I understand what IoC containers are and have been reading up on Structure Map. The technology seems easy enough to use. My question is, what is the appropriate level of granularity for using an IoC container?

I see the following possible levels of application for IoC:

  1. Break every dependency between all objects - certainly overkill.
  2. Break dependencies between all major objects such as domain objects, support classes, and components within subsystems.
  3. Use IoC in conjunction with a Facade to wrap a subsystem (such as logging) with a public interface and then break the dependency on that interface.

I know the answer to this question is "it depends", but from your experience, what does then answer depend on? Is project size a factor?

Furthermore, where doesn't IoC make sense to use?

+1  A: 

I think it makes sense to use it when you know you will be writing a lot of unit tests as it makes the construction of those tests easier. Also, it allows you (via external configuration) to change the behavior of objects during runtime.

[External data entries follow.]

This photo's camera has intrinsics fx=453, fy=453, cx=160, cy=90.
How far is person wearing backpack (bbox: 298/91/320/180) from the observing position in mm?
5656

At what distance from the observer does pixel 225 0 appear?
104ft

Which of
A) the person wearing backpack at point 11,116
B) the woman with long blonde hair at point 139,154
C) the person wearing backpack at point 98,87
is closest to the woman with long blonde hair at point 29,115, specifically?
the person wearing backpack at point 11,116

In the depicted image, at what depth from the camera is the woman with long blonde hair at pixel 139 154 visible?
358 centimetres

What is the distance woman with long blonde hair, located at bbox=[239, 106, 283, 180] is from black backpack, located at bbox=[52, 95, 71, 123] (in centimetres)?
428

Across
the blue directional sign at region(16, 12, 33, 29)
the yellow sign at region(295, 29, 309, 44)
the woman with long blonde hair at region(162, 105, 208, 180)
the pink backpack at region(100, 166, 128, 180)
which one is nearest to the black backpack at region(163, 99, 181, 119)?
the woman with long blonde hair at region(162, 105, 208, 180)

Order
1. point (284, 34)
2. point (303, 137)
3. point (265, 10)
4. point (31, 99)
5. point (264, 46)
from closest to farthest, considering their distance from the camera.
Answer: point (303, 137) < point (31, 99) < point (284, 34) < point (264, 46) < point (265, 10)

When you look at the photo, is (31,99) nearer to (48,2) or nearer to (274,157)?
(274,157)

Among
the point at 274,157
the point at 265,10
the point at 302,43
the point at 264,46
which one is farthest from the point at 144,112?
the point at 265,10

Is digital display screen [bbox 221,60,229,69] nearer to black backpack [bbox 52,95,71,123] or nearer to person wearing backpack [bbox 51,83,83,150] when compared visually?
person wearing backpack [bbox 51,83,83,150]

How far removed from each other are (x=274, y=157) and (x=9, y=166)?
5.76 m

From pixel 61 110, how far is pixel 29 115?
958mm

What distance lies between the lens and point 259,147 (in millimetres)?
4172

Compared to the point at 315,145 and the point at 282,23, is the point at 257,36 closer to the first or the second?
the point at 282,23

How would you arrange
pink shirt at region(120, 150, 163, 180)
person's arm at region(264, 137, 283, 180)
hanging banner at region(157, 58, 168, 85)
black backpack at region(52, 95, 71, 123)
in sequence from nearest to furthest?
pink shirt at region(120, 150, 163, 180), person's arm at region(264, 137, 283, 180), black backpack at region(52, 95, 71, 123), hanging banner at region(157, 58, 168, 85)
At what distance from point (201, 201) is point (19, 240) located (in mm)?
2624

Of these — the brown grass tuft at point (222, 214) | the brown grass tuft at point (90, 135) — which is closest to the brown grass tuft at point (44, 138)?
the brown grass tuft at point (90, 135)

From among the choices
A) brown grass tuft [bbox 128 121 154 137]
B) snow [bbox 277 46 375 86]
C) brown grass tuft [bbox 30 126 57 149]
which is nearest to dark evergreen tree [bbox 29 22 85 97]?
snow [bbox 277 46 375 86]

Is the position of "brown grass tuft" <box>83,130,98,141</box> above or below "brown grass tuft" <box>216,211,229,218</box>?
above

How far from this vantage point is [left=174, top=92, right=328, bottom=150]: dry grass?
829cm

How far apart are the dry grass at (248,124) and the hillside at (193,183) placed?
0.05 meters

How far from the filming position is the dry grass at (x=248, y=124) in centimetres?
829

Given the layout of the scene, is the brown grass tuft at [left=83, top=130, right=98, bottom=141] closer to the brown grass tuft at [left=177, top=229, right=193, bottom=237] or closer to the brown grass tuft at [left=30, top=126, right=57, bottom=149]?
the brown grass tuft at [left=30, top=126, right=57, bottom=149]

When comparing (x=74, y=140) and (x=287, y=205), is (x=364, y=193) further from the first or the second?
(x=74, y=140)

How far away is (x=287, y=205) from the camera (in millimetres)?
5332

It doesn't make sense to use IoC on smaller projects or projects that don't need massive decoupling.

Peter D
A: 

I'd say it makes the most sense when you either know you'll need a flexible application because requirements will be changing often, or when you will be working on a large system with a team of developers. It helps when working on a team because you can work on your piece and let IoC take care of your dependencies.

Max Schmeling
A: 

One scenario for IOC is when a specific implementation decision is contested among the development team. IOC gives the the flexibility of being able to swap out implementations with minimal friction. This is more of a tactical consideration than anything.

Larsenal
A: 

Well, IOC doesn't make a lot of sense if you're programming a very concrete component that will not have multiple types of implementations...

For example; say you are programming a document reader for your company and you know for a fact that the business rule behind the reader is that it will never read any other document type then an MS Word document. In this case, your unit tests do not really require loose coupling of dependency injection because the component that you are testing will never be dependent on anything other then an MS Word document. It may just be overkill to use an IOC container to resolve the reader type.

matt_dev
+1  A: 

The idea isn't to break dependencies between domain objects, it's to shield your domain from the outside world. Your domain objects should be about whatever business problem you are solving and not about databases, logging, caching, http contexts, rest services etc...

This article talks about moving responsibilities out of your objects and into the IoC container.